Rewrite the items starting with the line that contains "Which is closest to the point" and going on through the line that contains "6397 millimetres", with "farthest" replaced by "most distant" and everything else unchanged.

◆ Records contained in a dataset:
--
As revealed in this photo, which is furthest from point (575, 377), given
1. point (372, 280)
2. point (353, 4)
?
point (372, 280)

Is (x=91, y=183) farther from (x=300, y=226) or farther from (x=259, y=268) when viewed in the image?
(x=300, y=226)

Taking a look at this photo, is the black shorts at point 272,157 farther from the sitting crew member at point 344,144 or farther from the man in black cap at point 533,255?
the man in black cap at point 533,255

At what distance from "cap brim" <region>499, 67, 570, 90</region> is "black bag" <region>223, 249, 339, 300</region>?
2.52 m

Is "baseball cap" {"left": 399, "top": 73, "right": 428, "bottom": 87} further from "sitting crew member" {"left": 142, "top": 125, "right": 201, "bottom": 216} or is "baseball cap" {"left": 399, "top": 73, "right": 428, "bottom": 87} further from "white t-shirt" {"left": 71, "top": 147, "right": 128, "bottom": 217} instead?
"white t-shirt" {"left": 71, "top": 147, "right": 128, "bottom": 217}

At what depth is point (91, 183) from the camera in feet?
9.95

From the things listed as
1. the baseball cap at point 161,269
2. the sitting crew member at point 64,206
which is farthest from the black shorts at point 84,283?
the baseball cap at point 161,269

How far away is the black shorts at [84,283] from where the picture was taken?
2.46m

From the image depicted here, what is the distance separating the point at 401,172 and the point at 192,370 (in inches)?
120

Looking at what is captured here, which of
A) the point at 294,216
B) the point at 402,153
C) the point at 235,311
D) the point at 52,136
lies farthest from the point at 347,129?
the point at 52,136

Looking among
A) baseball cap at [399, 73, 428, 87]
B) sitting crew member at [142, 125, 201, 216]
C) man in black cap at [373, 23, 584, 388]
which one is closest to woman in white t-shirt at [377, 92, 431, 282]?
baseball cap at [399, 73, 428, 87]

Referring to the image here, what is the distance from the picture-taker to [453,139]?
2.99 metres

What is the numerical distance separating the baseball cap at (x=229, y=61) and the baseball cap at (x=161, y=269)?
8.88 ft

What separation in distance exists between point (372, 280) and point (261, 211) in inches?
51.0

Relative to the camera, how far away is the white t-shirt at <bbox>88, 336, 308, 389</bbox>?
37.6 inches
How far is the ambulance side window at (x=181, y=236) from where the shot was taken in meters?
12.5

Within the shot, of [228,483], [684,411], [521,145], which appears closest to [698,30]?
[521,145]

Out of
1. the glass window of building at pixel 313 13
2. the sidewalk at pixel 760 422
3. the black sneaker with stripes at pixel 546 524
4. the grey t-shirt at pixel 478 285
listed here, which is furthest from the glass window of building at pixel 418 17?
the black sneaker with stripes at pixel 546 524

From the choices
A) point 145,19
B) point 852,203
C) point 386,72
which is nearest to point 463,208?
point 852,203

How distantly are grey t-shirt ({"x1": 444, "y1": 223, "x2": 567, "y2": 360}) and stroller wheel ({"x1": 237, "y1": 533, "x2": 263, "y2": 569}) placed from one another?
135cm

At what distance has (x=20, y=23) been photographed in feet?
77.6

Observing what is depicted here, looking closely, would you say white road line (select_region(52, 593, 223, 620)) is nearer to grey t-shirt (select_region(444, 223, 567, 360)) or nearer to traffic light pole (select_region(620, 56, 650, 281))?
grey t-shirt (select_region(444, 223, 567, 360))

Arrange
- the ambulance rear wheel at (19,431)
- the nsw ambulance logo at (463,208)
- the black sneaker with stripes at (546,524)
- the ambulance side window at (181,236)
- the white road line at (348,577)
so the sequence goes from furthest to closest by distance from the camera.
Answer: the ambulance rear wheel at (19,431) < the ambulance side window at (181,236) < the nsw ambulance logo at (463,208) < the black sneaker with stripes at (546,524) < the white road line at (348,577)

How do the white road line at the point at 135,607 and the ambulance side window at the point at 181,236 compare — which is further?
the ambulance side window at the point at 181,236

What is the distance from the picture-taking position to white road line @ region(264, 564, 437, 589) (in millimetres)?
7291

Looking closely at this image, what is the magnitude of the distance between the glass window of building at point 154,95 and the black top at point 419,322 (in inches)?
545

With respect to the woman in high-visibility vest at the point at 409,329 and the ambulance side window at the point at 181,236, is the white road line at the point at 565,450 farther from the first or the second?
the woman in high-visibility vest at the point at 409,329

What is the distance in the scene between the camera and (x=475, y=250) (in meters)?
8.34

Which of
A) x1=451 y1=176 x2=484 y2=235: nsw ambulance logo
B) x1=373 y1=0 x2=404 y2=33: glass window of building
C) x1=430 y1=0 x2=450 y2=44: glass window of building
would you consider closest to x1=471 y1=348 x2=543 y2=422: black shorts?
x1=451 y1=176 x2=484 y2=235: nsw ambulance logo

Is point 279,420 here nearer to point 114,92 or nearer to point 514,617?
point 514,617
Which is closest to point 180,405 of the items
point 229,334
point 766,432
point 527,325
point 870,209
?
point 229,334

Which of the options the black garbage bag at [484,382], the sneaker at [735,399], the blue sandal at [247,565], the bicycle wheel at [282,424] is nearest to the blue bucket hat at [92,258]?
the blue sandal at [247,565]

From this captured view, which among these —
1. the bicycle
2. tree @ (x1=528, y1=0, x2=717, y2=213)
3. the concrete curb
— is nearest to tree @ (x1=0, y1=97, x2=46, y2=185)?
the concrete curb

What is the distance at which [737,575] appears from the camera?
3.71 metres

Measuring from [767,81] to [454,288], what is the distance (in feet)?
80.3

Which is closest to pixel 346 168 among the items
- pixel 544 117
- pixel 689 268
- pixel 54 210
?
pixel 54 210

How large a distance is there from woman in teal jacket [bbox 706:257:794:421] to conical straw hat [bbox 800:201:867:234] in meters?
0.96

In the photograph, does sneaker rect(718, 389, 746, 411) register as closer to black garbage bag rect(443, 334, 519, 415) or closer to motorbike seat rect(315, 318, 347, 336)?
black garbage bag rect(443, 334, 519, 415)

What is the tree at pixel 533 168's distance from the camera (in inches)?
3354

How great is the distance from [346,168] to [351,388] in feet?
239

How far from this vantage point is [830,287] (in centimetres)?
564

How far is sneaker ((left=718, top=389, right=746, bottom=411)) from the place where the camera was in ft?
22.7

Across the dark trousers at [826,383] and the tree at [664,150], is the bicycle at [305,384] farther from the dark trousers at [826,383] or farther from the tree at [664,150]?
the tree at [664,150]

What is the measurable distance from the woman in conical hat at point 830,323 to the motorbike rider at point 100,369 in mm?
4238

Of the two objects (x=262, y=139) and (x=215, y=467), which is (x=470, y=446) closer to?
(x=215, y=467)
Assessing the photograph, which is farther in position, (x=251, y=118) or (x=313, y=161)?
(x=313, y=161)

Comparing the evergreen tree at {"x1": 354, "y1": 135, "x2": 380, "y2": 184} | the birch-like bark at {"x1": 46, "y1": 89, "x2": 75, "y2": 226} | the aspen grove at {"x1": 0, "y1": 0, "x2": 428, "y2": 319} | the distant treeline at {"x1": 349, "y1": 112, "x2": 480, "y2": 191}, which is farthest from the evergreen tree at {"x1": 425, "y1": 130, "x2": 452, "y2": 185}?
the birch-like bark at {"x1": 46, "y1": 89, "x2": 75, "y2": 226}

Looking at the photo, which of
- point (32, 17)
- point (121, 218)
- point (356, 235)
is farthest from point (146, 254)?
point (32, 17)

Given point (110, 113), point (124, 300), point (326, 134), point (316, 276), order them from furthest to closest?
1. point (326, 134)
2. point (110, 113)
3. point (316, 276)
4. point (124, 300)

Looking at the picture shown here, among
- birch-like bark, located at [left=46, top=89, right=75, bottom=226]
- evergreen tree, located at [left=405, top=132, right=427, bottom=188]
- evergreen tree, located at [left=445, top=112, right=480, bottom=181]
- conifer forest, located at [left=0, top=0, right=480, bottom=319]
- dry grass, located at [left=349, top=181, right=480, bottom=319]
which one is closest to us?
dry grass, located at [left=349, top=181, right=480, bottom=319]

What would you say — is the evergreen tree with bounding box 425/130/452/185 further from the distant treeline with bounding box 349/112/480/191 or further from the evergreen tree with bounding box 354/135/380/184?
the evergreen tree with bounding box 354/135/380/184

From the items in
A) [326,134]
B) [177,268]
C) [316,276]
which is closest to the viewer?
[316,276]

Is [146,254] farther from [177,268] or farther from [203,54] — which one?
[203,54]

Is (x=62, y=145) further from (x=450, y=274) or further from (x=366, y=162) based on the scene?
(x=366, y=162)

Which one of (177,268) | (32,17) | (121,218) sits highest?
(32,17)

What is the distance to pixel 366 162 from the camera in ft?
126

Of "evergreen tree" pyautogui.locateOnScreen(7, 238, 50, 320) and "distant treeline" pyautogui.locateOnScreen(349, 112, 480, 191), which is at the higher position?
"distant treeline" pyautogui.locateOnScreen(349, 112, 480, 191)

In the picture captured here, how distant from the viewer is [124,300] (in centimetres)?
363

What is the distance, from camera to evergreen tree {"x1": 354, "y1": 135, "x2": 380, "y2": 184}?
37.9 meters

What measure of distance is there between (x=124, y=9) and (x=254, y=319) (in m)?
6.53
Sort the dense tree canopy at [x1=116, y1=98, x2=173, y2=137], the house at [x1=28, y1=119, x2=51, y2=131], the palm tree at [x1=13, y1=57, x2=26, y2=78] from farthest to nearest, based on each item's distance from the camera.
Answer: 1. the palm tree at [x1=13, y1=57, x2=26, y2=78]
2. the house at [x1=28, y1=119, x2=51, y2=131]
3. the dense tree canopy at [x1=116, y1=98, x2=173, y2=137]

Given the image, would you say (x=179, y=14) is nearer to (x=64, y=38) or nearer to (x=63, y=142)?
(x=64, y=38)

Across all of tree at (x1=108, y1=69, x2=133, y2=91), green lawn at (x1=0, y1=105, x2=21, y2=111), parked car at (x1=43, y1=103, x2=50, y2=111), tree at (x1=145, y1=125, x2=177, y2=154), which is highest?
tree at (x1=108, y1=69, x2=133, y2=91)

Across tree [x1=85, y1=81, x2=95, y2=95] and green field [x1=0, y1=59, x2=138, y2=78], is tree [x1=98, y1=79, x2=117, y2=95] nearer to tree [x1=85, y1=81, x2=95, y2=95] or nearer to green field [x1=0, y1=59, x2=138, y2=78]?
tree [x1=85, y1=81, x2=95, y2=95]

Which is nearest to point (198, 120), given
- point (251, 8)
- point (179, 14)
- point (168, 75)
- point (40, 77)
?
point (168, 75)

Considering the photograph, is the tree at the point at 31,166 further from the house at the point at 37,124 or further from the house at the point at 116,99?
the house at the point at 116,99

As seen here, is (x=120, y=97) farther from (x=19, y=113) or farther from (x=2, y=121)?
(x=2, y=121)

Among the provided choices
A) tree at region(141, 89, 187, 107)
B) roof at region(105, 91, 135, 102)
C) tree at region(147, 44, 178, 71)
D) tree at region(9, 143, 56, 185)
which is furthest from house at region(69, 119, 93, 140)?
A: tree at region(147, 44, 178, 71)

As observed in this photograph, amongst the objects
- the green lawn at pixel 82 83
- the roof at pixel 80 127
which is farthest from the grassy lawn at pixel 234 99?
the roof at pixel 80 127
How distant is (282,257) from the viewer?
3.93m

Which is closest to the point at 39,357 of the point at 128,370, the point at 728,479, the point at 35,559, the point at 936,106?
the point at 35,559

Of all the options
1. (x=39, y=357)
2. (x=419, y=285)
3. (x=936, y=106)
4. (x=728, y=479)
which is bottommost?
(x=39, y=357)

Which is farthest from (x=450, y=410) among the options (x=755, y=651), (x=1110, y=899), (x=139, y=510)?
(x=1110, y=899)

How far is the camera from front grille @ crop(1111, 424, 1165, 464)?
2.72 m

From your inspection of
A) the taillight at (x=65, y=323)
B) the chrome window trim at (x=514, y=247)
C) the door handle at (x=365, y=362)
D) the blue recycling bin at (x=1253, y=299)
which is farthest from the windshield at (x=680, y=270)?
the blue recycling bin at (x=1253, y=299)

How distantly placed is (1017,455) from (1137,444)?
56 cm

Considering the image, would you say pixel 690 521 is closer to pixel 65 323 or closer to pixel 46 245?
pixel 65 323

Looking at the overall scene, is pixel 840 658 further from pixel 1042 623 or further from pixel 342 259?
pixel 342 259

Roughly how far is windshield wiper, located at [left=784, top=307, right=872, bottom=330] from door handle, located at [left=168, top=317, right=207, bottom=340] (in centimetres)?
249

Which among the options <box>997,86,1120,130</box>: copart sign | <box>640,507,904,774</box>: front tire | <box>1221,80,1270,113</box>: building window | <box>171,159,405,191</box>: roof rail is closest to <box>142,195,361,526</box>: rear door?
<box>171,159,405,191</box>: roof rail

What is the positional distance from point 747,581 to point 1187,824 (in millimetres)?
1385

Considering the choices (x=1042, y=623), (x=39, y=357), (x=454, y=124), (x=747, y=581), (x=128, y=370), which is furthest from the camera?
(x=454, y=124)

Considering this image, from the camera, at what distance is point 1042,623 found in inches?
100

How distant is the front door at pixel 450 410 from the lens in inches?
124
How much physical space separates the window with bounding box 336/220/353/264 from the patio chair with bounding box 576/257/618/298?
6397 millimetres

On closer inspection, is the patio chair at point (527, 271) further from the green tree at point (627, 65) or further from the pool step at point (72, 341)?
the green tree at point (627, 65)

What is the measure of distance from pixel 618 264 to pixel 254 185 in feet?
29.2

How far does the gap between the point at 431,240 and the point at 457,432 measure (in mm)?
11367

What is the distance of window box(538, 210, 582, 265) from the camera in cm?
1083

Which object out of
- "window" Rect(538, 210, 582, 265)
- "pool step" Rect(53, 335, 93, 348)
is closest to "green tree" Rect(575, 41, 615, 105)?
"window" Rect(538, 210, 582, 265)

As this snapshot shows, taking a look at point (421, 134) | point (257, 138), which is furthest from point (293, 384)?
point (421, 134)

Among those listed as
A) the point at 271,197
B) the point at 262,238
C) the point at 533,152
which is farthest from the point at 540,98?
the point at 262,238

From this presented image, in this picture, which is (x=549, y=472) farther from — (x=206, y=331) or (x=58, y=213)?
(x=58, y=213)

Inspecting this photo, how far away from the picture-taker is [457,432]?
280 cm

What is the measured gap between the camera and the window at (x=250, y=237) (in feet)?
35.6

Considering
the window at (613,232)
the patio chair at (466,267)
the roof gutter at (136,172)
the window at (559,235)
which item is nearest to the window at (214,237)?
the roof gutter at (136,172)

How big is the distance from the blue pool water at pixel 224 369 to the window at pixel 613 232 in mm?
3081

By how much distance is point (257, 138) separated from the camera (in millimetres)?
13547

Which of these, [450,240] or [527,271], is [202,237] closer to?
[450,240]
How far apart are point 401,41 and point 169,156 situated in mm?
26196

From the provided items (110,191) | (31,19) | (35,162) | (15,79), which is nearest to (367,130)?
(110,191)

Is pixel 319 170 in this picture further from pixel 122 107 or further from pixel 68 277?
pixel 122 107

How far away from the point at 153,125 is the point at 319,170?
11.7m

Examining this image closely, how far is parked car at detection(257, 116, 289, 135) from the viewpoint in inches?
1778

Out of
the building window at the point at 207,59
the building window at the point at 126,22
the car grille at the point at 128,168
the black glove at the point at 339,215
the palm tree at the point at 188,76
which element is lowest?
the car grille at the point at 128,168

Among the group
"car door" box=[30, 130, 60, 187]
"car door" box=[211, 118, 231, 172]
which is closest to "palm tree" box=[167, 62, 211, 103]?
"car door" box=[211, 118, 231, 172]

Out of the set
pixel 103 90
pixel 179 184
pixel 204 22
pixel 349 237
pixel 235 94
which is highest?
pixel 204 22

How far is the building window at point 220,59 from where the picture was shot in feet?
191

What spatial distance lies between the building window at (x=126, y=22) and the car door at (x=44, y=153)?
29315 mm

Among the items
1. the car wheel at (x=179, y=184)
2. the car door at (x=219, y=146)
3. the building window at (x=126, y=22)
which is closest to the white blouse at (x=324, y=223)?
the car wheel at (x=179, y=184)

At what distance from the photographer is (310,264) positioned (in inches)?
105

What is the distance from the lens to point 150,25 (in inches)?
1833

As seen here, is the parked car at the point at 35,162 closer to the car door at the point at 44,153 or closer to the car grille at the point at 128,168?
--
◆ Expected answer:
Which is closest to the point at 39,357 of the point at 128,370, the point at 728,479, the point at 35,559, the point at 936,106?
the point at 35,559

Of all the options
1. (x=39, y=357)
2. (x=419, y=285)
3. (x=936, y=106)
4. (x=728, y=479)
which is bottommost?
(x=39, y=357)

Which is most distant from (x=450, y=410) among the options (x=755, y=651), (x=1110, y=899), (x=139, y=510)?
(x=1110, y=899)

How far is the camera from front grille @ crop(1111, 424, 1165, 464)?
2.72 m

From your inspection of
A) the taillight at (x=65, y=323)
B) the chrome window trim at (x=514, y=247)
C) the door handle at (x=365, y=362)
D) the blue recycling bin at (x=1253, y=299)
which is most distant from the windshield at (x=680, y=270)?
the blue recycling bin at (x=1253, y=299)

How distantly placed is (1017,455) from (1137,444)?
56 cm

Considering the image, would you say pixel 690 521 is closer to pixel 65 323 or closer to pixel 46 245?
pixel 65 323

Looking at the overall scene, is pixel 840 658 further from pixel 1042 623 or further from pixel 342 259?
pixel 342 259

Roughly how far is windshield wiper, located at [left=784, top=307, right=872, bottom=330] from door handle, located at [left=168, top=317, right=207, bottom=340] (in centimetres)?
249

Which among the options <box>997,86,1120,130</box>: copart sign | <box>640,507,904,774</box>: front tire | <box>1221,80,1270,113</box>: building window | <box>171,159,405,191</box>: roof rail is closest to <box>142,195,361,526</box>: rear door?
<box>171,159,405,191</box>: roof rail

What is the positional distance from point 747,581 to point 1187,824 (in millimetres)?
1385

Considering the choices (x=1042, y=623), (x=39, y=357), (x=454, y=124), (x=747, y=581), (x=128, y=370), which is furthest from the camera?
(x=454, y=124)

Considering this image, from the camera, at what distance is point 1042,623 found in inches?
100

How distant is the front door at pixel 450 410 from the lens in inches?
124
How much physical space separates the window with bounding box 336/220/353/264 from the patio chair with bounding box 576/257/618/298?
6397 millimetres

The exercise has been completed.